▶ **AIM**: Return the lines below word for word, with every line kept in its original order.

Entries drawn from a collection

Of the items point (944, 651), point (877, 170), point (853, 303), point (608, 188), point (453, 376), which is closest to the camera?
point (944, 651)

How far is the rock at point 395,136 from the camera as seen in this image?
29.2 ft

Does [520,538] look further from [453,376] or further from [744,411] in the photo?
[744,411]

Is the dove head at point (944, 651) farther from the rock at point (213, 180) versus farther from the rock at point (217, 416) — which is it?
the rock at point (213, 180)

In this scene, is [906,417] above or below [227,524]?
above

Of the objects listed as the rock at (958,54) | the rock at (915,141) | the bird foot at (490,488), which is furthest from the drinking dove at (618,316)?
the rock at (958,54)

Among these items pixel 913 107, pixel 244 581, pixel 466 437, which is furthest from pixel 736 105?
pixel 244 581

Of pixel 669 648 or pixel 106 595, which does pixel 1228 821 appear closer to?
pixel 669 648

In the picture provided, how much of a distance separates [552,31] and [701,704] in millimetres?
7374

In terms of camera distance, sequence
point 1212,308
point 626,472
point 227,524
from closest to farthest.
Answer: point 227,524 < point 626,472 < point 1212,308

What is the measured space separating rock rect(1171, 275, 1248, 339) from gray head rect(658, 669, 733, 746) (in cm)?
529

▶ **TASK OUTPUT**:
Of the items point (944, 651), point (877, 170), point (853, 303), point (608, 188), point (453, 376), which is closest to the camera?
point (944, 651)

How far is the rock at point 395,136 from the camera as seen in this image?
29.2 ft

Does [520,538] look further from [453,376] or further from [744,411] in the photo?
[744,411]

Is the dove head at point (944, 651) farther from the rock at point (213, 180) versus farther from the rock at point (217, 416) — which is it?
the rock at point (213, 180)

In this scene, is [906,417] above or below [227,524]?
above

Of the objects listed as the rock at (958,54) | the rock at (915,141) | the bird foot at (490,488), which is furthest from the drinking dove at (618,316)?
the rock at (958,54)

Among these items pixel 913 107, pixel 244 581, pixel 466 437, which is furthest from pixel 736 105?
pixel 244 581

Of pixel 669 648 or pixel 106 595, which does pixel 1228 821 appear closer to?
pixel 669 648

In the picture provided, how much of a distance separates [552,31] and [701,704] in millimetres?
7374

In terms of camera distance, sequence
point 1212,308
point 626,472
point 227,524
from closest to farthest.
Answer: point 227,524 < point 626,472 < point 1212,308

What is the measured space separating rock rect(1171, 275, 1248, 339) from gray head rect(658, 669, 733, 746) (in cm)?
529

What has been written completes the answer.